May 14, 2008

How Soul Plane Got Me A Date

People who take public transport are usually degenerate. I know this because I do, and I’m a degenerate. Most designated waiting platforms are depressing, dimly lit, looking something like the hallway of a psychiatric ward after visiting hours are up, with advertisements left and right for products you don’t care to know about, let alone spend money on. Sometimes there’ll be a homeless man sleeping on the bench you had at one point hoped to sit on to rest your weary feet, but never mind that, because if you wake the hobo up to move him over, he’ll only harass you for change you don’t have anyway.

Once you step into the car of a train, a variety of elements is sure to rape one or all five of the human senses. Sometimes it’s the smell, usually a deadly combination of body odour, cheap fragrance, and day-long stale take-out and coffee. Sometimes it’s the people – most of them are not attractive. They also hate you because they have to ride the subway. Sometimes it’s the kid who won’t shut the hell up, and the mother who won’t shut the hell up when you, on behalf of all TTC commuters within earshot, tell the kid to shut the hell up. Sometimes it’s the fat fuck who can’t fit properly on one seat and invades your personal space by squishing you in and falling asleep on your shoulder during a long ride and then drooling on your shirt. Sometimes it’s the fact that the TTC doesn’t believe that any outside temperature under 30°C is worth turning on the air conditioning for. Sometimes it’s all of the above, and when it is, it is the worst.
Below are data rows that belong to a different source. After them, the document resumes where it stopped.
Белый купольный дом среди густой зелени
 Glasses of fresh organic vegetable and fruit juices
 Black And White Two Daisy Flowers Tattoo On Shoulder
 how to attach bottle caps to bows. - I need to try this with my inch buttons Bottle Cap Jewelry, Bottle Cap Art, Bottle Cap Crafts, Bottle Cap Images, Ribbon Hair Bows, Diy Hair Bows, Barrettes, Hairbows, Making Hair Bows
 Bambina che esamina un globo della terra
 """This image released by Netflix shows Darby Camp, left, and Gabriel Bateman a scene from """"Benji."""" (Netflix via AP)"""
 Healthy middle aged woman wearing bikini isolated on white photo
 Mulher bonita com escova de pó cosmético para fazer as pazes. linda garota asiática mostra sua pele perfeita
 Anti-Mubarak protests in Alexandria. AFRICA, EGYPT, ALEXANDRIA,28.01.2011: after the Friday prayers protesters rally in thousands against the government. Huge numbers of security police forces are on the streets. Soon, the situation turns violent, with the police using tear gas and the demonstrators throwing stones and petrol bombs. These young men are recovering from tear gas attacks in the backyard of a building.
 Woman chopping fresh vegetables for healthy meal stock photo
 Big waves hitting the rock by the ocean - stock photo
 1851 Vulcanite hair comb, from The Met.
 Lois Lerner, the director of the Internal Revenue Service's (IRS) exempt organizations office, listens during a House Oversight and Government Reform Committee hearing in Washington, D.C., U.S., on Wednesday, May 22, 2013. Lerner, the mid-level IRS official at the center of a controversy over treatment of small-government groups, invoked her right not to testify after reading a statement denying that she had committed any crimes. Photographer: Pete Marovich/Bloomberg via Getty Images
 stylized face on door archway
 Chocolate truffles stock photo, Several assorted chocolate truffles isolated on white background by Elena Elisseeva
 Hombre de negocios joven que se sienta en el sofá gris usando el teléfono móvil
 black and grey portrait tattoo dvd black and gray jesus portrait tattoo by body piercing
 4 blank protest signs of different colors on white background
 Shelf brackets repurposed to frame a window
But not today. Today she was smiling at me from her window seat as the northbound train was taking me home after a long day of schooling. When we made eye contact, she quickly diverted her attention to her cell phone. She was gorgeous. Long, blonde hair, green eyes, and real pretty lips were the first things I noticed. And then my eyes flew south and I couldn’t help but notice that she had a figure to match. I tried not to stare – not because it’s rude to, but more because I didn’t want her thinking that I was a repeated sex offender. At least not right away.

But how the hell do you start talking to a girl in the subway? The usual nightclub/bar pick-up lines would most definitely fall flat: sentences such as, “Hey honey, come here often?” and “This is lame, let’s get outta here,” are not what girls want to hear on a subway. I know this because the time I tried it I got maced. I had to focus, re-group and re-strategize. I noticed that she had her iPod going and she was really feeling the music that was coming out of it, whatever it was. I also noticed that I, too, had my mp3 player from like, 8 years ago going (told you I was degenerate), and suddenly Soul Plane comes on. I then knew what I had to do to open this girl. I went and sat down beside her, but I made sure there was an empty seat in between us (that whole sex offender vibe thing), and then I put my bag between us (so no one could take that empty seat).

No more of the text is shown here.